In its endeavour to considerably decrease the total fertility rate (TFR) and to enhance the reproductive health of women in the state of Uttar Pradesh, SIFPSA has been implementing several innovative strategies. Experi- ence with family planning programme implementation has clearly indicated that a single strategy for the whole state will not succeed because use of contraception is an extremely personal issue and one that is inextricably interwoven with an individual's socio-religious beliefs. Another lesson learned is the need for developing and involving the private sector for awareness generation and advocacy leaving the govern- ment to gear up its service delivery system.
SIFPSA recognizes that, to be really effective, reproductive health strategies must become area specific, taking into account the peculiar needs, problems and priorities of different sections of the community. Such strategies have their roots in decentralized participatory planning whereby all the stakeholders in the district from both the public and private sector, pool their collective wisdom and experience and commit themselves to a specific action plan. In March 1998, SIFPSA launched 6 District Action Plans (DAPs) as a pioneering experiment in this direction. The districts selected were Aligarh, Allahabad, Meerut, Rampur, Sultanpur and Varanasi.
Formulated after a district level workshop, each DAP entailed district level programme implementation and fund management through an autonomous society the DIFPSA under the chairmanship of the District Magistrate. SIFPSA set up a Project Management Unit (PMU) in each district to support DIFPSAs and to act as a monitoring and problem-solving unit.

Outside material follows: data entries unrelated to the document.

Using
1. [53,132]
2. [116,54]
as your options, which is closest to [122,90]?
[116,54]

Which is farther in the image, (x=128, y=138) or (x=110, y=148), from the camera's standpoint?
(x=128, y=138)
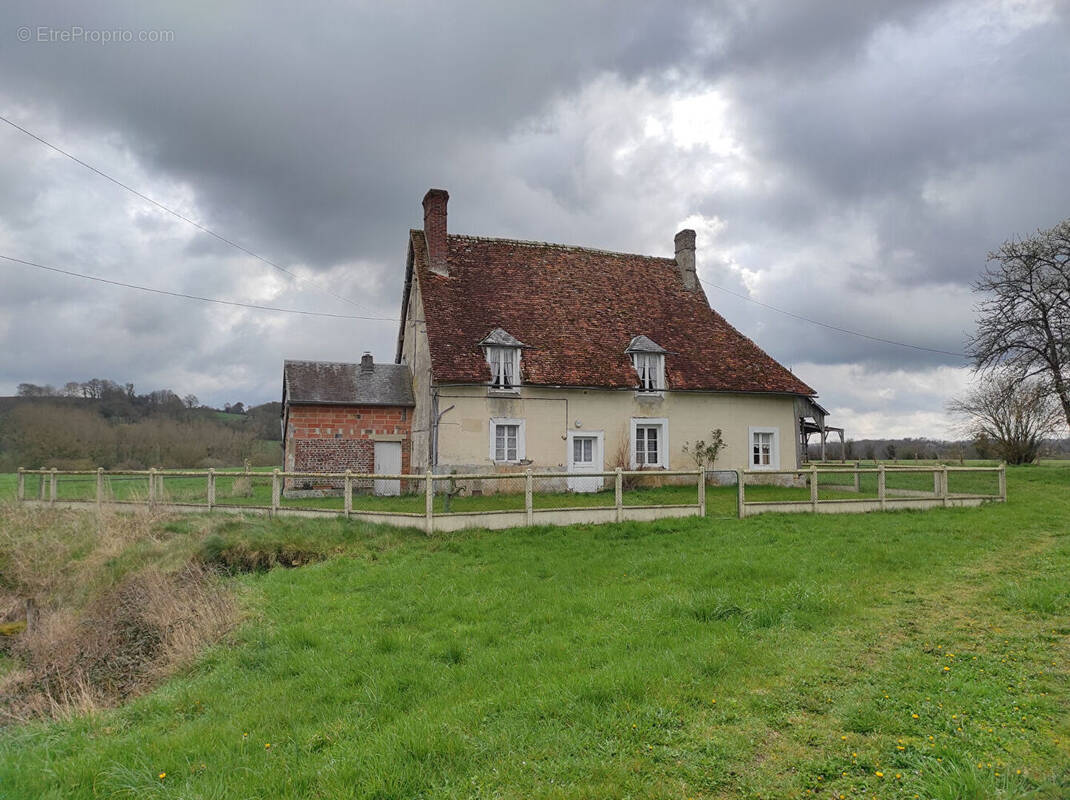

The DAP intervention demarcated clear-cut strategies to ensure that existing resources in the district were channelised to create positive synergy. The performance of the DAPs was evaluated after one year of implementation and the results have been encouraging. By the end of the first year, in 6 DAP districts, 800 religious leaders attended meetings on FP, 4,500 pradhans attended training programmes, all workers in private and public sectors were imparted interpersonal counselling skills training, 792 female workers received IUCD insertion training, 1,128 integrated RCH camps were conducted and 28 NGO projects as well as 3 dairy.
Cooperative projects covering a population of 17.9 million were implemented. The family planning performance of the DAP districts improved considerably. Sterilization performance in these districts improved by 38.5 percent in two years and services were provided to around 400,000 contraceptive users.
Realistic planning, close monitoring and district ownership have contributed to the gains in performance of the DAP districts. Since this model has given good results, SIFPSA has decided to extend the DAP approach to all 29 districts in phases.
In four of these,viz. Agra, Bareilly, Firozabad and Saharanpur, workshops were held for objective setting and strategy development during January — February 2000.
The workshops were organized by the Chief Medical Officers(CMOs). They were attended by all stakeholders : key health functionaries of the district including the District Magistrate, CMO, Deputy CMOs, Medical Officers In Charge (MOICs), District Health, Education and Information Officer (DHEIO), representatives from leading NGOs and other private institutions; functionaries of development departments like cooperatives, panchayati raj, & resource persons from SIFPSA The workshops had been so designed that participants were first briefed on the latest district specific data on FP and MCH indicators which revealed the unmet need for family planning & maternal & child health services. This was followed by a presentation by the CMO on the status of public health facilities and personnel available, revealing gaps in infrastructure and service delivery.
Once these presentations were made, the participants divided into smaller groups for more in-depth discussion on the objectives and strategies required to achieve them. Each district specific plan was then written up, detailed operational plan drawn up, budgeted and funded by SIFPSA. These DAPs have started from 1 December, 2000.